Text excerpt:
____________________
UN Human Rights Council set to condemn ‘occupation’ of Golan

U.N. Human Rights Council set to condemn ‘occupation’ of Golan
A man stands at Mount Bental, an observation post on the Golan Heights that overlooks the Syrian side of the Quneitra crossing, on January 21. (photo credit: Reuters)
As UNHRC considers condemning Israel’s occupation of the Golan Heights, Netanyahu pushes the US for recognition of annexation.

By Tovah Lazaroff  | The Jerusalem Post | Mar 14, 2019

The US wants to exonerate Israel from its indisputable human rights violations, while deliberately attempting to depict the racist policies and attitudes of the Israeli government as benign, despite the fact that they deny the Palestinian people’s humanity, nationality and narrative.
____________________
Supplied information:
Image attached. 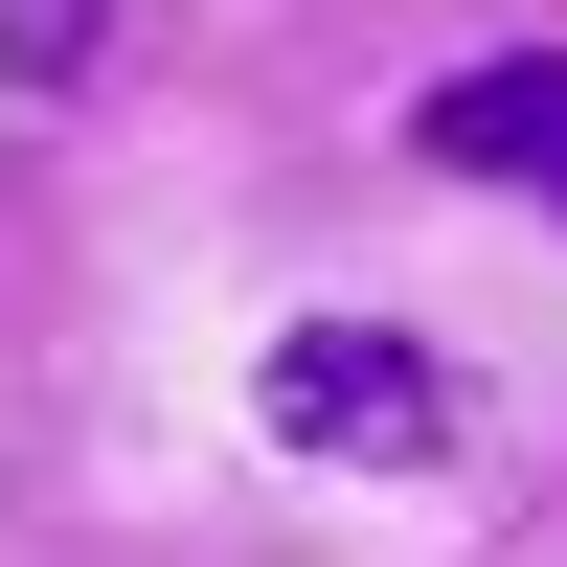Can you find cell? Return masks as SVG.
<instances>
[{
  "instance_id": "obj_2",
  "label": "cell",
  "mask_w": 567,
  "mask_h": 567,
  "mask_svg": "<svg viewBox=\"0 0 567 567\" xmlns=\"http://www.w3.org/2000/svg\"><path fill=\"white\" fill-rule=\"evenodd\" d=\"M409 159H454V182H545V205H567V69H545V45L454 69L432 114H409Z\"/></svg>"
},
{
  "instance_id": "obj_1",
  "label": "cell",
  "mask_w": 567,
  "mask_h": 567,
  "mask_svg": "<svg viewBox=\"0 0 567 567\" xmlns=\"http://www.w3.org/2000/svg\"><path fill=\"white\" fill-rule=\"evenodd\" d=\"M250 409H272V454H341V477H432L454 454V363L409 318H296L250 363Z\"/></svg>"
}]
</instances>
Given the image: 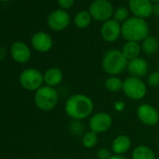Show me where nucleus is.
____________________
State whether each statement agrees with the Golan Heights article, giving yes or no and quoting the deciding words: (a) The article was published on March 14, 2019. (b) The photograph shows a man at an observation post on the Golan Heights. (c) Netanyahu is pressing the Human Rights Council to recognize the annexation.

Response for this exercise:
(a) Yes: "Mar 14, 2019"
(b) Yes: "A man stands at Mount Bental, an observation post on the Golan Heights"
(c) No: "Netanyahu pushes the US for recognition of annexation"